● Consigna
Indique si cada afirmación concuerda con el texto sobre la reforma constitucional de Formosa y responda sí o no, con una cita literal de las palabras del texto que lo deciden. (a) En la Convención Constituyente el oficialismo tenía 21 convencionales y la oposición 9. (b) La Corte declaró inconstitucional la reelección indefinida en 2022. (c) El nuevo artículo 156 limita a tres los mandatos consecutivos.

● Texto seleccionado
____
Otra vez a la corte por la nueva Constitución Provincial y una cláusula con nombre y apellido
leonardo fernández acosta
La reforma constitucional de Formosa aprobada el 3 de septiembre de 2025 pasará a la historia no por modernizar la carta provincial, sino por haber consagrado el último gran artilugio de Gildo Insfrán para eternizarse en el poder.
El oficialismo, con mayoría aplastante en la Convención Constituyente (21 convencionales contra apenas 9 opositores), introdujo la Cláusula Transitoria Cuarta que, en apariencia técnica, es en realidad un traje a medida: “El mandato del gobernador y Vicegobernador en ejercicio al momento de sancionarse esta reforma, deberá ser considerado como primer mandato”. Traducido: tras ocho períodos consecutivos en el cargo, Insfrán podrá presentarse a un noveno en 2027 como si recién empezara su carrera.
La acción de inconstitucionalidad presentada ante la Corte Suprema por la Confederación Frente Amplio Formoseño, con las firmas de Agostina Villaggi y Rodolfo Manuel Basques, no deja lugar a dudas: “la incorporación de la cláusula transitoria cuarta es una maniobra evidente del gobierno de la provincia para desobedecer y pretender sortear con una treta el fallo de la Corte” (fs. 13).
El escrito recuerda que la Corte ya había intervenido en 2024 en la causa “Confederación Frente Amplio Formoseño c/ Provincia de Formosa s/ amparo, Expte 922/23”, declarando inconstitucional la reelección indefinida del artículo 132 de la vieja Constitución provincial. Allí el máximo tribunal fue terminante: la perpetuación en el poder “impone un costo intolerablemente alto al sistema republicano” (fs. 23).
Pero el oficialismo formoseño decidió disfrazar el retroceso con una reforma que, al tiempo que limita a dos mandatos consecutivos (nuevo artículo 156), resetea la cuenta para Insfrán y Solís. Una jugada que el convencional justicialista Rodrigo Vera defendió en pleno debate con una frase que sintetiza la lógica del poder: “acá hacemos lo que se nos da la gana” (fs. 13, acta plenaria N° 13).
____
● Datos para analizar

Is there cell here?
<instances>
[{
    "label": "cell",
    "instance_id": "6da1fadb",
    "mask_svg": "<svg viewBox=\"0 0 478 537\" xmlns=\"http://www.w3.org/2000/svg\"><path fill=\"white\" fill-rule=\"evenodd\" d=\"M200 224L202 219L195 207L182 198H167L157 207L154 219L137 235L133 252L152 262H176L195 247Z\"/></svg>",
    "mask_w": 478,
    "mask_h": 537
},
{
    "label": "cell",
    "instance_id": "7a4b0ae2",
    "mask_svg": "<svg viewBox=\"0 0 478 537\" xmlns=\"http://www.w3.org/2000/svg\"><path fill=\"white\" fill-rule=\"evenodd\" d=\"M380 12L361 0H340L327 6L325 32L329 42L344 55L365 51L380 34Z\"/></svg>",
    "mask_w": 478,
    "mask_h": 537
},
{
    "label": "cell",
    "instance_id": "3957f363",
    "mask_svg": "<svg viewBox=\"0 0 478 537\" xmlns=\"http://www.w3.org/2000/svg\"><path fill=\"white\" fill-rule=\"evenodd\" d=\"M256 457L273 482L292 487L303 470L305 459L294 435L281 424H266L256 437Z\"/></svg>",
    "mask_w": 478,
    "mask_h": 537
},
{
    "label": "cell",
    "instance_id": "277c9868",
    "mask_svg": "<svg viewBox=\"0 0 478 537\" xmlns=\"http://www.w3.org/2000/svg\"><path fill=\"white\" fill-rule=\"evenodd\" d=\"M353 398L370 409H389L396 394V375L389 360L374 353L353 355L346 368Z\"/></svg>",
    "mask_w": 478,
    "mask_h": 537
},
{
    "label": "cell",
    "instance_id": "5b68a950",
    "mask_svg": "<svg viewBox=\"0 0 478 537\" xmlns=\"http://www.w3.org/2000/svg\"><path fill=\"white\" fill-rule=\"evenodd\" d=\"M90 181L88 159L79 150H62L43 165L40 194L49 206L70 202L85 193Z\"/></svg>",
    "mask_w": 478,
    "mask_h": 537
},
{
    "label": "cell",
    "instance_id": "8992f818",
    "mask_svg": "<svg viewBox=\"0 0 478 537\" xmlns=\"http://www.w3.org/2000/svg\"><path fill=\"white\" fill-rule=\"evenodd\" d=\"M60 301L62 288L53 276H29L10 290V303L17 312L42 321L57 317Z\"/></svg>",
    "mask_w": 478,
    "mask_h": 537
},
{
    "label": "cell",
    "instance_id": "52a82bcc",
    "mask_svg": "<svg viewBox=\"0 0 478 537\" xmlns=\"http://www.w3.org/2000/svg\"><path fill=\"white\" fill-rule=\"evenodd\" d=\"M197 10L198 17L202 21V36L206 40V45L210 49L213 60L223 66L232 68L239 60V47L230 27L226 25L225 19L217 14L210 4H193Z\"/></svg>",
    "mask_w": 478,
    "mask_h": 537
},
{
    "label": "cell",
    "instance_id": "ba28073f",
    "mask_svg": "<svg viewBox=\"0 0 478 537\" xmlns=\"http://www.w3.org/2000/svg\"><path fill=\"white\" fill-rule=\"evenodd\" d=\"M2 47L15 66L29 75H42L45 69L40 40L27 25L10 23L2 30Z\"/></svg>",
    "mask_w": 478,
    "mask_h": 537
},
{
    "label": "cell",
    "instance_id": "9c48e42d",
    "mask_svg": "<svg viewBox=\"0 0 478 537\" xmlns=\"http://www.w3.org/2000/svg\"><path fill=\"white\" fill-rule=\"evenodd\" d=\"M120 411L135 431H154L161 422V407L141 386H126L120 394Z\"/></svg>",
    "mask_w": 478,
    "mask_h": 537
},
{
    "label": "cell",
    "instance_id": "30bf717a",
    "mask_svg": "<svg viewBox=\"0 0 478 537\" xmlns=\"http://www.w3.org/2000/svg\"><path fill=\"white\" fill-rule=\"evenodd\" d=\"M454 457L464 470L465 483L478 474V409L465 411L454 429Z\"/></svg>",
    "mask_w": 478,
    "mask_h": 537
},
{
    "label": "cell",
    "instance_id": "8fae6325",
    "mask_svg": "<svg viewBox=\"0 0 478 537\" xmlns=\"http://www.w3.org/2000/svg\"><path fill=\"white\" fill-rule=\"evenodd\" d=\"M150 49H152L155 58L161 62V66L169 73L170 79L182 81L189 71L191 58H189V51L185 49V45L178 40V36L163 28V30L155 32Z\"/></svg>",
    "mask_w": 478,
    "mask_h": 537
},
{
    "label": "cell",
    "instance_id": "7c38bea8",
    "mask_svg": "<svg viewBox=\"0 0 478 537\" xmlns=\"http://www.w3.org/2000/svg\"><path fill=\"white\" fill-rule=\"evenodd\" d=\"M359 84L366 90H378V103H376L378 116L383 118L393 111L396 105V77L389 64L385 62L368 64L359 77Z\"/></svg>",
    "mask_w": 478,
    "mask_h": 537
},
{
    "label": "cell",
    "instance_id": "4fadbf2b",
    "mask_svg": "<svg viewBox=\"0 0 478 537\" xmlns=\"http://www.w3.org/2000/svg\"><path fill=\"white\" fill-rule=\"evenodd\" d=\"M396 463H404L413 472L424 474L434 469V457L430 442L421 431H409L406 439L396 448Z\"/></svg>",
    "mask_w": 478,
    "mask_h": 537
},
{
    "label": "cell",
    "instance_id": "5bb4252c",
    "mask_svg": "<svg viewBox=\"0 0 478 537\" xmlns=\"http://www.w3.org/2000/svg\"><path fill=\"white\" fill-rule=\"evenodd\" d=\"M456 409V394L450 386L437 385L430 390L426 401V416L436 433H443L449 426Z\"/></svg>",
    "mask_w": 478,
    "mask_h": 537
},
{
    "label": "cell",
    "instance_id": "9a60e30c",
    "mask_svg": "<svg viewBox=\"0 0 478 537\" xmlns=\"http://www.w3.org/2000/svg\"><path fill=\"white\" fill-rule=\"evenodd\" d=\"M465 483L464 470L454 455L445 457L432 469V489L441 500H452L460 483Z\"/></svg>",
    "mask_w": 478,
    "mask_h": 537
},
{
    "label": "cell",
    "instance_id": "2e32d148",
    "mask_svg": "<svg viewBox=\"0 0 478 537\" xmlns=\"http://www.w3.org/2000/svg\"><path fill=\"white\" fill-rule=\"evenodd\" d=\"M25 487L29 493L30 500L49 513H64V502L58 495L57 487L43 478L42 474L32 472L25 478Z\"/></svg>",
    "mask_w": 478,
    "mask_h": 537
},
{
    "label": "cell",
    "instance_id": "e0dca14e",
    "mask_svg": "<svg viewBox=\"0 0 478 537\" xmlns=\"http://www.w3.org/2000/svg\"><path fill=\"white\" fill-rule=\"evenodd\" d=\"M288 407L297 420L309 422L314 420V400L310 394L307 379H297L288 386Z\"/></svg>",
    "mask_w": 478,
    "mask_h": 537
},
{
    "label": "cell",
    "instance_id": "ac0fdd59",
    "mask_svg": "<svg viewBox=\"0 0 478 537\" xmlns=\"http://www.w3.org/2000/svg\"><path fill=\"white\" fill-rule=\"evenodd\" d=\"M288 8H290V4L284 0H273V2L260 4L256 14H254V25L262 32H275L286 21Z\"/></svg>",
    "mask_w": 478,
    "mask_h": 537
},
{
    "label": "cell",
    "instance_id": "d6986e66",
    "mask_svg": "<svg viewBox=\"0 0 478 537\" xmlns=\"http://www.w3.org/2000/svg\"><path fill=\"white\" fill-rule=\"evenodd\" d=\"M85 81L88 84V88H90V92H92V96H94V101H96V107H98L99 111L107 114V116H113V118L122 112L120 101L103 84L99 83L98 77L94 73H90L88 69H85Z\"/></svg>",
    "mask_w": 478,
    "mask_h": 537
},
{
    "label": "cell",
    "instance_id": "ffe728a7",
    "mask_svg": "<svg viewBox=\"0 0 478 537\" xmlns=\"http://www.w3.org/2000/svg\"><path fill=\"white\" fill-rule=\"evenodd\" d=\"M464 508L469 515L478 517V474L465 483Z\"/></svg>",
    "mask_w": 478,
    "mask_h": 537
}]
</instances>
____
● Solución
(a) Sí: "21 convencionales contra apenas 9 opositores".
(b) No: "la Corte ya había intervenido en 2024".
(c) No: "limita a dos mandatos consecutivos (nuevo artículo 156)".